Was bedeutet das für die Kunden?

Die Strecke zwischen Waldshut und Koblenz, die zugleich die Grenzregion im weiteren Verlauf an Zürich (Fahrtzeit ab Koblenz: 40 Minuten) oder Winterthur (eine Stunde) anbindet, ist für den grenzüberschreitenden Verkehr von nicht zu unterschätzender Bedeutung. Zwischen dem Bahnhof Waldshut und Koblenz verkehren täglich 37 Züge, so Luana Quinter. Sowohl Einkaufstouristen als auch Berufspendler nutzen das Angebot sehr eifrig.

Natürlich sei für die Dauer der Sperrung eine Kompensation in Form von Bus-Shuttles geplant, versichert die Unternehmenssprecherin. Inwiefern diese aber in der Lage sind, die ausfallenden Züge auszugleichen, ist aber noch nicht geklärt. Denn erst in einigen Wochen soll geklärt werden, wie viele Busse überhaupt eingesetzt werden.

Nicht zu unterschätzen ist derweil auch der Umstand, dass die Ersatzbusse Bestandteil des regulären Straßenverkehrs sind, was gerade in den Stoßzeiten des Berufsverkehrs, wenn sich in Waldshut-Tiengen regelmäßig Staus bilden, zu Verzögerungen und Schwierigkeiten führen kann.

Die SBB bittet ihre Kunden daher darum, zumindest mehr Reisezeit einzuplanen. Auch sollte jeder Bahnnutzer vor Reiseantritt sicherheitshalber noch einmal über die Internet- und App-Angebote des Bahnunternehmens die gewählte Verbindung überprüfen.
++++++++++
• Aufgaben:
(a) Wie viele Züge verkehren laut dem Artikel täglich zwischen dem Bahnhof Waldshut und Koblenz?
(b) Greif den Artikel über die Sperrung der Bahnstrecke Waldshut–Koblenz auf und führe ihn nach seinem letzten Satz weiter.

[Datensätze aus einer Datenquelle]
++++++++++
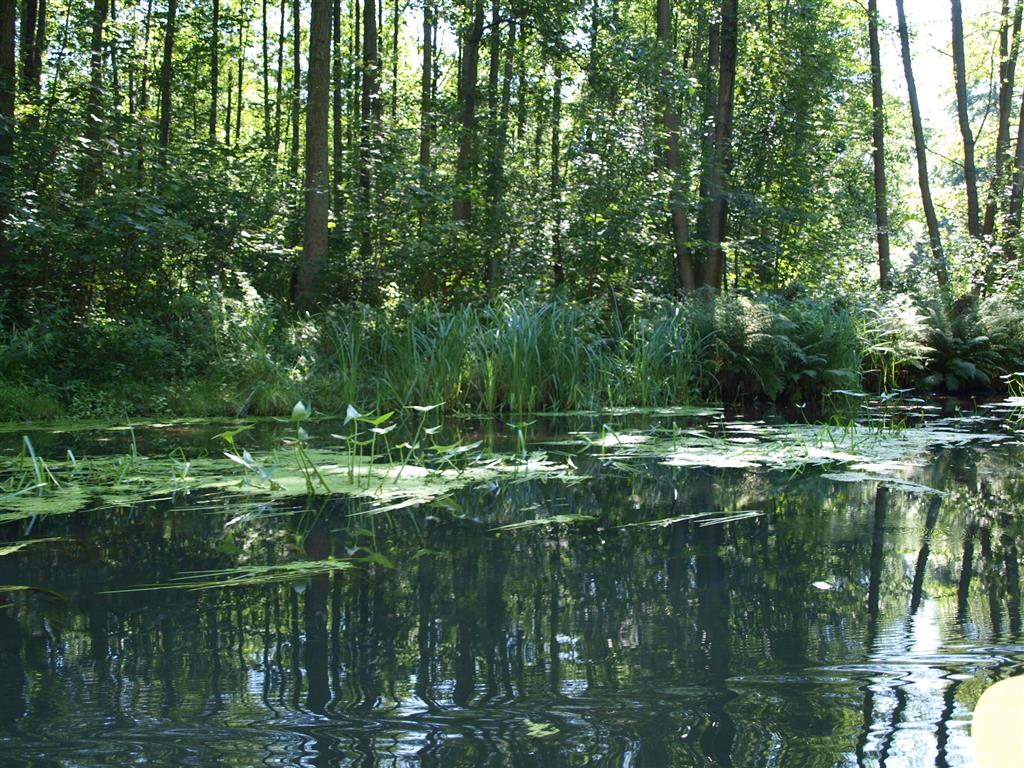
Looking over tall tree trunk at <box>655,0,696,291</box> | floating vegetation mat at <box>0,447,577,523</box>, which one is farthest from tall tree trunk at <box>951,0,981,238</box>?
floating vegetation mat at <box>0,447,577,523</box>

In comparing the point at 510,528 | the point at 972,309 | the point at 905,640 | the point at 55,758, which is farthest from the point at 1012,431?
the point at 972,309

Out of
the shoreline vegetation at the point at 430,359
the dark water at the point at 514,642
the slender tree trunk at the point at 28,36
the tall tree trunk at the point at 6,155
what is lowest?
the dark water at the point at 514,642

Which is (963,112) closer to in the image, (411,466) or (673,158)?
(673,158)

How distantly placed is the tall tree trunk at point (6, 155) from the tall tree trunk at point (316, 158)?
305 centimetres

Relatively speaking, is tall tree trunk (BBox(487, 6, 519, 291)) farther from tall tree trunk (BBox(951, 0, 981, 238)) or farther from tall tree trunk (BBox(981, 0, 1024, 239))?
tall tree trunk (BBox(981, 0, 1024, 239))

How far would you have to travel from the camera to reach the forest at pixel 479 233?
25.2 ft

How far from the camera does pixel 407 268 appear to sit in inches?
434

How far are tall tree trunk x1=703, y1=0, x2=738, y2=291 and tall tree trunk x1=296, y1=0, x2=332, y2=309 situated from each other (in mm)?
6769

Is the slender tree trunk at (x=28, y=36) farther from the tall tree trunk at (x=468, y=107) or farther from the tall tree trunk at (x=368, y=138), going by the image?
the tall tree trunk at (x=468, y=107)

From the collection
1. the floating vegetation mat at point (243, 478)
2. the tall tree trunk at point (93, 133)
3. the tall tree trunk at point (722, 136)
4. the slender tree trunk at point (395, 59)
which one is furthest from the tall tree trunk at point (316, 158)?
the tall tree trunk at point (722, 136)

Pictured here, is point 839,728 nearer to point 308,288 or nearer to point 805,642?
point 805,642

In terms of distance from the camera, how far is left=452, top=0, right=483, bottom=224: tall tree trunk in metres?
12.6

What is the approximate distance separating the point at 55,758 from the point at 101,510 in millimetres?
2080

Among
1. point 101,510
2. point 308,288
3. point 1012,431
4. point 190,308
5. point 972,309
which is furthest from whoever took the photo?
point 972,309
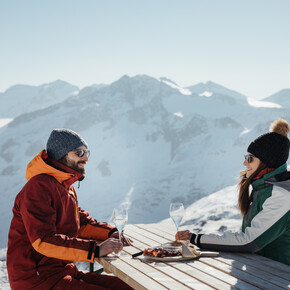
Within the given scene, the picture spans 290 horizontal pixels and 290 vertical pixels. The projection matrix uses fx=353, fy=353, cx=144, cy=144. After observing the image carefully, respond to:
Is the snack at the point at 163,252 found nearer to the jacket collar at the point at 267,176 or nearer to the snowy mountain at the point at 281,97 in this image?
the jacket collar at the point at 267,176

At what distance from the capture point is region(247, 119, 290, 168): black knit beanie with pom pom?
336 centimetres

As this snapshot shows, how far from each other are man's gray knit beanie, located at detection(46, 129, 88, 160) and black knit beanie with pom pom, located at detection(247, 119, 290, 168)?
1.75 m

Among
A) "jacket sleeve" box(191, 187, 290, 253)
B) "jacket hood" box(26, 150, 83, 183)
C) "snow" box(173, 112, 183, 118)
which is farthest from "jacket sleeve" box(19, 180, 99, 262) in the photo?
"snow" box(173, 112, 183, 118)

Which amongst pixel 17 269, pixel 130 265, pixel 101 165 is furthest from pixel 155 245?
pixel 101 165

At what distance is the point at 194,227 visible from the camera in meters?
10.9

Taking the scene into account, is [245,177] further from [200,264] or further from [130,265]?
[130,265]

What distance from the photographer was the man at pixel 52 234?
115 inches

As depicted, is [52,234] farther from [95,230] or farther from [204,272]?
[204,272]

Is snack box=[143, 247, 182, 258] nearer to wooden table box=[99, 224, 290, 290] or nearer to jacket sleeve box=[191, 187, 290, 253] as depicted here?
wooden table box=[99, 224, 290, 290]

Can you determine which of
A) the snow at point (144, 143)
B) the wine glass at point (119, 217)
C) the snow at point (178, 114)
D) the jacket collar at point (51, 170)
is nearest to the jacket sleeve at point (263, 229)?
the wine glass at point (119, 217)

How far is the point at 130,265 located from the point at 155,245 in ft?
2.29

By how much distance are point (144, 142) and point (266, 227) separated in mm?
113806

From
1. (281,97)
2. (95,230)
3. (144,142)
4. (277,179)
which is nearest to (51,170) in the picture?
(95,230)

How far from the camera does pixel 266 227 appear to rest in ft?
9.92
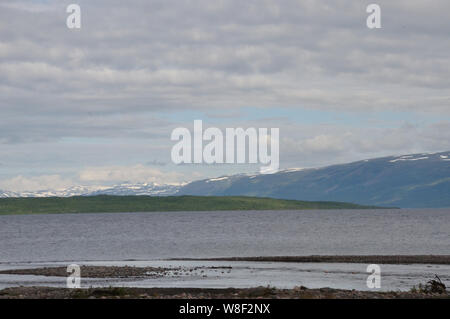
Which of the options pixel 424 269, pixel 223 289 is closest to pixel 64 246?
pixel 424 269

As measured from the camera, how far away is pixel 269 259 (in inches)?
3730

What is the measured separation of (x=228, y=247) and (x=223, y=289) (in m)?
75.0
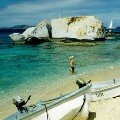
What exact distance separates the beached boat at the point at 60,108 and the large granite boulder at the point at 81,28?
54.5m

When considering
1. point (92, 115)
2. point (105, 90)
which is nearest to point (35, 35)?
point (105, 90)

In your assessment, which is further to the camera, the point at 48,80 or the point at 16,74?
++++++++++
• Antworten nach Aufgaben:
(a) 37 Züge täglich.

(b)
Inwieweit ist mit Kostensteigerungen zu rechnen?

Was die Kalkulation als auch den Schutz vor unerfreulichen Überraschungen anbelangt, hätten die Projektverantwortlichen nichts dem Zufall überlassen, schildert Luana Quinter: „Im Vorfeld der Arbeiten wurden in Zusammenarbeit mit Spezialisten möglichst alle Aspekte geprüft.“ Nicht zuletzt sei das Material auf seine weitere Eignung für den Erhalt der Brücke getestet worden.

Was die Kostenberechnung für die großangelegte Sanierung betrifft, hätten die Planer ebenfalls einen sehr gewissenhaft kalkuliert: „Die aktuellen Zahlen beruhen auf den Offerten der Hauptarbeiten. Inflation und Baukostensteigerung per Januar 2023 sind eingerechnet.“ Dass der Kostenrahmen am Ende deutlich darüber hinausgehe, sei zumindest nach aktuellem Stand nicht zu erwarten, versichert die SBB-Sprecherin.